### WHAT YOU SHOULD DO
Count the lines in the items below that contain the string "here", and reply with the number alone.

### SUPPLIED ENTRIES
.....

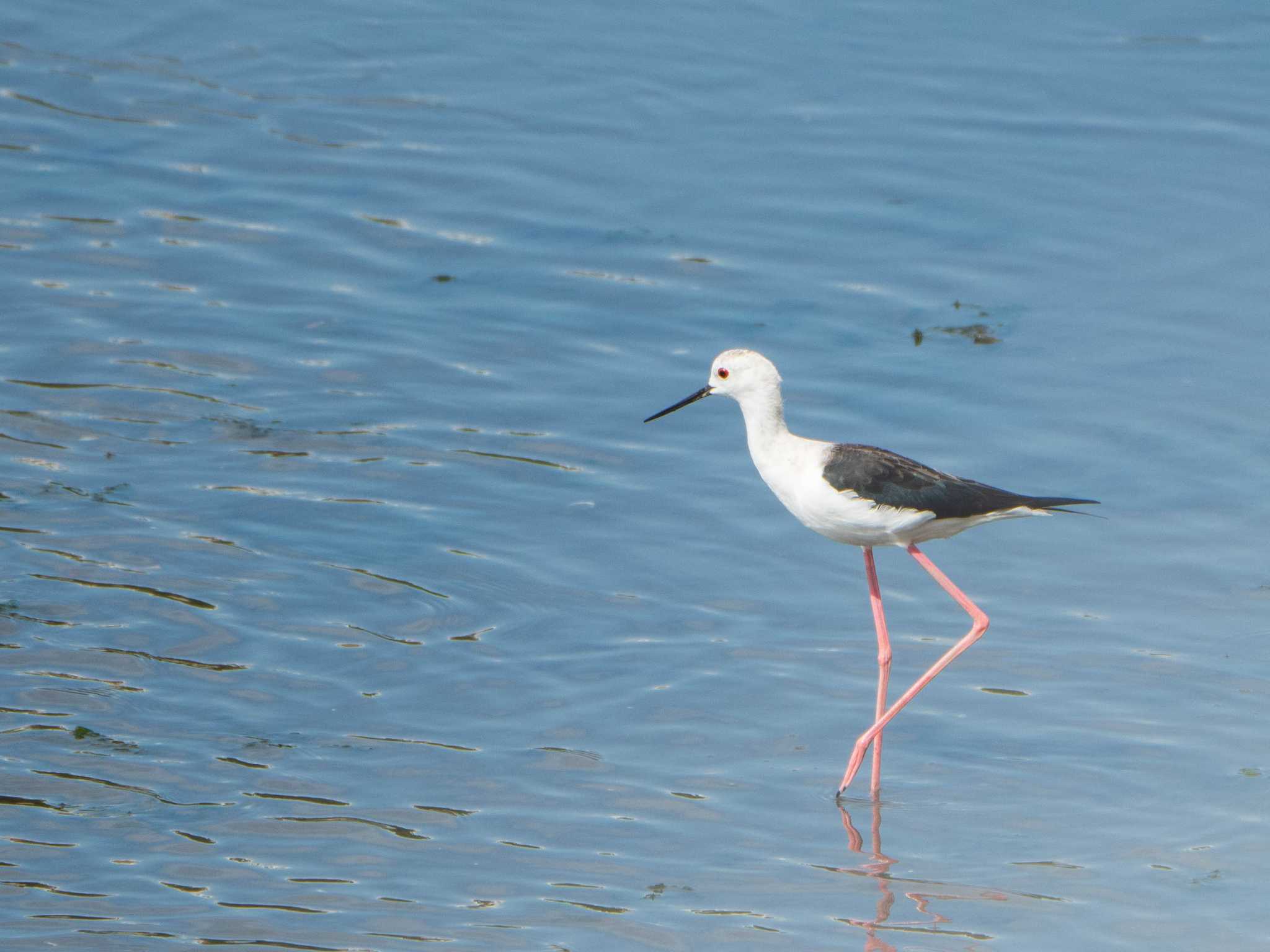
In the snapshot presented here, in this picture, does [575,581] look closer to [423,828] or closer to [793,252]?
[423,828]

.....

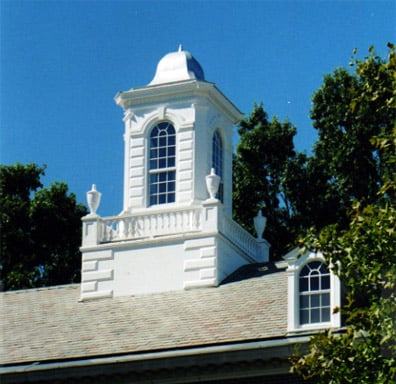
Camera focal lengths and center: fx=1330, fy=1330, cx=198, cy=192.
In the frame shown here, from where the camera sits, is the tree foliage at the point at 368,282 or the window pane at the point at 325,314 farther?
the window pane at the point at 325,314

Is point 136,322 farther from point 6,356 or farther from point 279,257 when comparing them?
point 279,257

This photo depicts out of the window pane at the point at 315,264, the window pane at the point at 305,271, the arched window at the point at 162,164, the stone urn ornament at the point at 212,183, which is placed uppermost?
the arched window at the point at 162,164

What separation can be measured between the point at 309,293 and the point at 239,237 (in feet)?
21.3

.....

### EXERCISE RESULT
2